Agile Procurement was the central ethos of the day. Quite simply, we need to talk about the challenges facing the public sector today, because if we don’t address them, then our public services won’t be able to meet increasing demand. It’s not just about procurement or technology folk anymore – we need a more holistic approach to tackling the issues we’re facing.
In reality it’s not that simple
As David Kershaw said to me over a sandwich, the public sector is “a beast.” As attendees of the unconference begun to pitch their ideas for sessions, it became clear that there is much to talk about and much that needs fixing. But while the sector is complex and beastly, there are people at the heart of it (buyers and suppliers alike) who are willing to try. “We’re all human first and foremost,” said Karen.
The sessions were split across 4 areas and in 3 rounds. They were all centered around how we can make procurement better – better behaviours, communication and organisation. People shared their ideas and experiences of working in multi-discliplinary teams, upskilling and training public sector staff, tackling complex change and bid writing. There was also a member of the public in attendance, who hosted their session around responsibility – which speaks volumes.
Agile Procurement is about collaboration
My main take-away from the day was that procurement people shouldn’t be siloed and sidelined, seen as the department who say “no.” Organisations need to engage procurement teams from the beginning of their projects and collaborate so that they can understand the requirements and help to make the project a success. Meanwhile procurement teams need to be flexible in their approach and find the best ways to ensure that their colleagues and citizens get the products and services they need. We should work towards overcoming the “us and them” mentality.
To achieve this, the terms ‘capacity’ and ‘capability’ arose several times. Procurement knowledge needs to be spread, even if only thinly, throughout the whole organisation. People need to know about the frameworks available to them – which are relevant, how they work and how to use them efficiently and effectively. There also needs to be space for better engagement between buyers and suppliers to understand each other’s challenges.

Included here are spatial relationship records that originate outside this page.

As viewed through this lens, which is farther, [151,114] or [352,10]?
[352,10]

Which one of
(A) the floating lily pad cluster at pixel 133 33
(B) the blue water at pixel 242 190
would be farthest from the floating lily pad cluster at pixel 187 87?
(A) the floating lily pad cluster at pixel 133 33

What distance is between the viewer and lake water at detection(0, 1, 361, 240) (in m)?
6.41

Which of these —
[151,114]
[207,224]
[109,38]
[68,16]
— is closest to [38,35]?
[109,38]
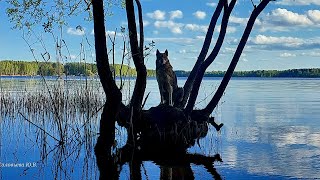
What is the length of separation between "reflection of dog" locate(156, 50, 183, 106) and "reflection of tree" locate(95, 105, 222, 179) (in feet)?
4.28

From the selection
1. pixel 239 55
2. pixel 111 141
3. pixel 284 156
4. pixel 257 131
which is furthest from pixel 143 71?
pixel 257 131

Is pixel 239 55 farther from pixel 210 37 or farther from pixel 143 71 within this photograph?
pixel 143 71

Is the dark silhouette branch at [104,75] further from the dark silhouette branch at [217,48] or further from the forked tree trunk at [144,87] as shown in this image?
the dark silhouette branch at [217,48]


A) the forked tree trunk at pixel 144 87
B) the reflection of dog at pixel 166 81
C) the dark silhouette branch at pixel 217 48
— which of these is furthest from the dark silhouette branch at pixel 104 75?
the reflection of dog at pixel 166 81

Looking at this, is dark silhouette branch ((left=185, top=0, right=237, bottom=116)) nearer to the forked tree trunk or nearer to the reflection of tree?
the forked tree trunk

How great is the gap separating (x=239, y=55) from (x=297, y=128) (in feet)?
17.1

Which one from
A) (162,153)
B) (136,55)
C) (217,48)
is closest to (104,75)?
(136,55)

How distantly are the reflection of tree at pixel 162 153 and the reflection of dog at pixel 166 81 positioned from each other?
1.31 m

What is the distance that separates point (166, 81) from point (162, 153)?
302cm

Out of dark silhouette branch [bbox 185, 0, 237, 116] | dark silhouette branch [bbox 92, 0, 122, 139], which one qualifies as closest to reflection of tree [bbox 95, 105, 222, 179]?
dark silhouette branch [bbox 92, 0, 122, 139]

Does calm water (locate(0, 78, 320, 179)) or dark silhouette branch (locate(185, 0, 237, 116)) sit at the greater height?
dark silhouette branch (locate(185, 0, 237, 116))

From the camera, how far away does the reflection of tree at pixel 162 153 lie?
8.76m

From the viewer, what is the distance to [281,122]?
1694 cm

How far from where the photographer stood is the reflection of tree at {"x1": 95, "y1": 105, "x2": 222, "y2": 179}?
8758mm
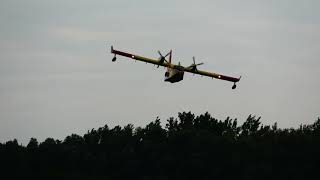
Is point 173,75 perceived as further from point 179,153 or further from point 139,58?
point 179,153

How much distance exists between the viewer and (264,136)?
424 ft

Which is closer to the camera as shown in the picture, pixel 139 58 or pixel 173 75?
pixel 173 75

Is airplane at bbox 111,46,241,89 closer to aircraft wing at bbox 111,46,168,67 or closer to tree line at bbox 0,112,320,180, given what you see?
aircraft wing at bbox 111,46,168,67

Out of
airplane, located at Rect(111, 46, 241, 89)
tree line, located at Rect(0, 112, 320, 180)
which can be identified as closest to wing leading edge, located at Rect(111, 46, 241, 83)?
airplane, located at Rect(111, 46, 241, 89)

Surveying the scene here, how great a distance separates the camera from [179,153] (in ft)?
416

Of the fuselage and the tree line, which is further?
the tree line

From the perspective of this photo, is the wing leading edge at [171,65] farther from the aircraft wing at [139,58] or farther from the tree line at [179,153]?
the tree line at [179,153]

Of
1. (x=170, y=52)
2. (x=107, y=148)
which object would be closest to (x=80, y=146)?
(x=107, y=148)

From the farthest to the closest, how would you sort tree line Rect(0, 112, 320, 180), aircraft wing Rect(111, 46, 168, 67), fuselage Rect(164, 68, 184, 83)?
tree line Rect(0, 112, 320, 180) < aircraft wing Rect(111, 46, 168, 67) < fuselage Rect(164, 68, 184, 83)

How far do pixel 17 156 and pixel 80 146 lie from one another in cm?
1474

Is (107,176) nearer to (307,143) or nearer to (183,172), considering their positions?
(183,172)

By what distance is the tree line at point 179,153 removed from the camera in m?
117

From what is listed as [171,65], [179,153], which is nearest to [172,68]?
[171,65]

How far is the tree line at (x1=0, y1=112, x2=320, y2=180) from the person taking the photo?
117312 millimetres
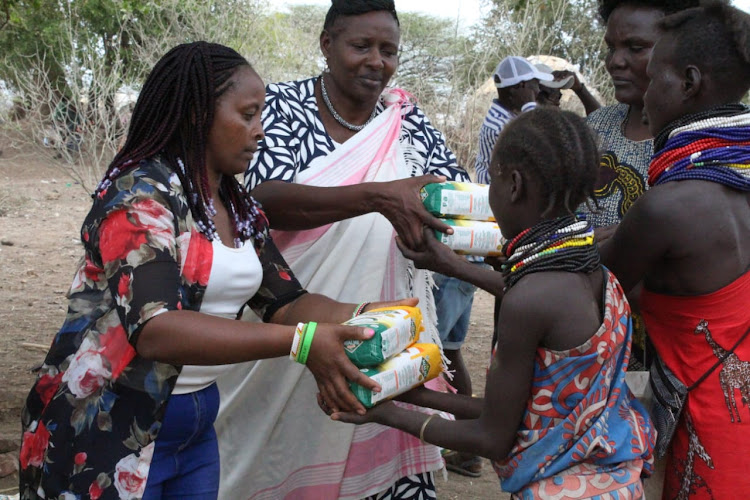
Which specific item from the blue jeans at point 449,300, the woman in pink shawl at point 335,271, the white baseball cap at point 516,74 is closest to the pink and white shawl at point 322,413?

We heard examples of when procurement has gone bad. Organisations have suffered with supplier issues and contractual disputes, or multiple barriers and push-backs have meant projects stagnate. Some get locked in to incredibly long contracts and don’t have an economically viable exit plan. Things can go wrong.
But there are lots of people at AgileP who have ideas and beliefs about the best practices needed to ensure that buyers can continue their digital transformation projects unscathed. And, that suppliers can get a reasonable chance to sell their solutions to the public sector. I have touched on a few of these ideas here, but this is just a glimpse into the diverse conversations that were being had. This is just the beginning of a journey to transform public sector procurement to become better understood, upheld, inclusive and importantly, more Agile.